* Given task A: In the Unicode column-naming proposal below, what new normative resource file does the writer strongly recommend creating?
* Given task B: List every new column name that the Unicode column-naming proposal below assigns.

-------- Source excerpt

One field could give a clearer text description.
Another field could give a resource file name for further research into that column.
Another field could identify the previous version of the file where the field was different.

Necessary:
These are the changes to the current naming convention with deference to tokenizing:
  1. Column 1 (index 0) Unicode 3.0 "Code Value" is renamed to the unambiguous "Codepoint"
  2. Column 2 (index 1) Unicode 3.0 "Character name" is renamed to "Character_Name"
  3. Column 7 (index 6) Unicode 3.0 "Decimal digit value" is renamed to "Decimal_Digit_Value"
  4. Column 8 (index 7) Unicode 3.0 "Digit value" is renamed to "Digit_Value"
  5. Column 9 (index 8) Unicode 3.0 "Numeric value" is renamed to "Numeric_Value"
  6. Column 11 (index 10) Unicode 3.0 "Unicode 1.0 Name" is renamed to "Unicode_1_0_Name"
  7. Column 12 (index 11) Unicode 3.0 "10646 comment field" is renamed "Comment_Field_10646"
These changes could also be folded into TR44 in the following style:

<a name="Codepoint" class="UnicodeDataColumn" id="Column1">Codepoint</a>

Other resource files may benefit from inserting class/id into the HTML of TR44.

If making a new resource file is undesirable, the HTML change is sufficient but
changing the HTML may break custom ingest routines for current unicode compliant developers.
My strong recommendation is to make a new normative resource file UnicodeDataColumnNames.txt.

----------------
-------- Dataset content

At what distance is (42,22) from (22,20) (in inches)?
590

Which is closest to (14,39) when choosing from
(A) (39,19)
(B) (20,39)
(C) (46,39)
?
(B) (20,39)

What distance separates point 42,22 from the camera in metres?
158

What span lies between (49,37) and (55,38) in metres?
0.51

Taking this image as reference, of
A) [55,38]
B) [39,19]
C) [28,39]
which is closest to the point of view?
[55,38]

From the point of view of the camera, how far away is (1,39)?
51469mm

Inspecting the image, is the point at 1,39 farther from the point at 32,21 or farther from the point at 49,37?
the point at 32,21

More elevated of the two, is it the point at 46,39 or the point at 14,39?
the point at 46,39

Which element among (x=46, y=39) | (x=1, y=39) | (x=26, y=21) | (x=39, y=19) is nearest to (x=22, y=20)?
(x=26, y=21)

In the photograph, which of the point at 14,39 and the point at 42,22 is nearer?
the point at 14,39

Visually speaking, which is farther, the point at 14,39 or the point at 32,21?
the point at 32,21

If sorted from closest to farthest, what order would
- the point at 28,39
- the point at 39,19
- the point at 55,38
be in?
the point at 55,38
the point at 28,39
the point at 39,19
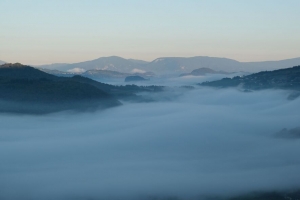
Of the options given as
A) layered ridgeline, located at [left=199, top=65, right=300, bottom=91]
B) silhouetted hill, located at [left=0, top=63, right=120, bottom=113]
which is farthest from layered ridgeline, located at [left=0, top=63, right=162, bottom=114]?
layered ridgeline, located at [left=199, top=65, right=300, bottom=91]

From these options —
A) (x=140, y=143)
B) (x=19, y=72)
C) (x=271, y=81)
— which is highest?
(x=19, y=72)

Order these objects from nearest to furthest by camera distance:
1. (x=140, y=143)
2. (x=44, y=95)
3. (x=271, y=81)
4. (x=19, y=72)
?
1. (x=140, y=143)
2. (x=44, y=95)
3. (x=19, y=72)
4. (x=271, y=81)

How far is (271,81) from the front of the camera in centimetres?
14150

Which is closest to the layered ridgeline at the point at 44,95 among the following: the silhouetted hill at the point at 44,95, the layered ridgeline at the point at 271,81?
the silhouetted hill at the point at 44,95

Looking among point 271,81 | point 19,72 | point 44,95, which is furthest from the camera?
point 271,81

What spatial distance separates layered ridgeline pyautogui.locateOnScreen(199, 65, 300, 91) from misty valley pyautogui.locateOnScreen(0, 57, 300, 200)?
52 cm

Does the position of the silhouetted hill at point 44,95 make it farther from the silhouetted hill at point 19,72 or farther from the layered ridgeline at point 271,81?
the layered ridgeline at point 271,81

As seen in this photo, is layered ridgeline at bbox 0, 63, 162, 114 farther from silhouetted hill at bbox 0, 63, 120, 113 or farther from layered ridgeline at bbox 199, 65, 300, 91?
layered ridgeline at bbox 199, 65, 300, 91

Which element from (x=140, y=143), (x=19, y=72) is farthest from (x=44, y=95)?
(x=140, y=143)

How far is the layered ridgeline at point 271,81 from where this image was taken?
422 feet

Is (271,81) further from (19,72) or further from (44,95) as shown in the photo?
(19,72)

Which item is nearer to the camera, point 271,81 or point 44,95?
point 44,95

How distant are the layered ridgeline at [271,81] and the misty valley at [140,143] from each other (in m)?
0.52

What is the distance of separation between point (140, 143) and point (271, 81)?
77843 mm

----------------

* Worked solution A: UnicodeDataColumnNames.txt

* Worked solution B: Codepoint, Character_Name, Decimal_Digit_Value, Digit_Value, Numeric_Value, Unicode_1_0_Name, Comment_Field_10646